SHOSTAKOVICH Cello Concertos (Alban Gerhardt)

Record and Artist Details

Genre:

Orchestral

Label: Hyperion

Media Format: CD or Download

Media Runtime: 57

Mastering:

DDD

Catalogue Number: CDA68340

CDA68340. SHOSTAKOVICH Cello Concertos (Alban Gerhardt)

Tracks:

Composition Artist Credit
Concerto for Cello and Orchestra No. 1 Dmitri Shostakovich, Composer
Alban Gerhardt, Cello
Jukka-Pekka Saraste, Conductor
WDR Symphony Orchestra
Concerto for Cello and Orchestra No. 2 Dmitri Shostakovich, Composer
Alban Gerhardt, Cello
Jukka-Pekka Saraste, Conductor
WDR Symphony Orchestra

By accident or design this pairing arrives hard on the heels of Alina Ibragimova’s Shostakovich violin concertos for the same label (7/20). That project perhaps looks more Russian than it is but the quest for ‘authentic’ tone and timbre remains an important element in the mix. This time we are in Cologne and the music-making, exciting though it is, feels timbrally deracinated, leaner, more forensic, taking us further from the sonic template established by earlier Soviet-Russian advocates. It might be argued that Mstislav Rostropovich, instigator of so many masterpieces, became overly ruminative in his later years, outpaced by the likes of Heinrich Schiff with the composer’s son directing (Philips, 10/85).

Alban Gerhardt, Jukka-Pekka Saraste and his former orchestra are tauter still.

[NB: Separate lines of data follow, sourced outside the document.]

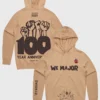 B/R SHOP We Major Tan Hoodie 1 B/R SHOP We Major Tan Hoodie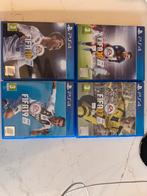 Ps4 fifa games | 4 stuks, Games en Spelcomputers, Games | Sony PlayStation Vita, Ophalen, Gebruikt, 1 speler, Vanaf 3 jaar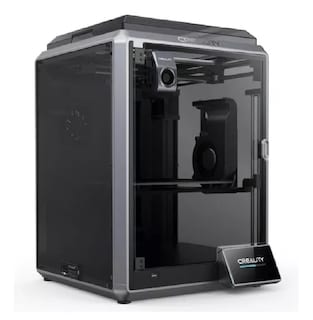 Foto 3 | Impresora Creality 3D K1 Speedy color Negro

They deliver a crisply articulated white dwarf of a First Concerto, the controlled hysteria of the outer movements well conveyed even with a somewhat reticent first horn. Dark corners are certainly well lit in the central Moderato, taken as briskly as I’ve ever heard it; the tempo respects the metronome mark rather than the performance tradition. Gerhardt has never been one for lachrymose vibrato and his cadenza is purposeful. The finale fairly dazzles.

In the later work the rethink is sufficiently radical to reset its expressive arc, with a breezier opening Largo, more deliberate central Allegretto and a tendency to seek expressive homogeneity where others have played up the quizzical shifts in mood. Fortunately the booklet notes – as extensive as ever from this source if not always the easiest read in physical format – set out to explain the thinking behind these choices. For all his ‘adoration’ of Rostropovich, Gerhardt wants us to go back to the truth of the marks on the page. I wonder. Given what we know of Soviet editorial unreliability and Shostakovich’s own neurotic propensity to rush his fences as a performer, the results may or may not strike you as revelatory. Politics apart, the composer’s colleagues were too talented a group to produce carbon copies of each other’s interpretations. Now it is Gerhardt’s turn.

All in all a fascinating challenge to existing favourites, captured in bright and immediate sound. The production is credited to Westdeutscher Rundfunk, the brilliant, well-nigh flawless soloist spotlit but not implausibly so.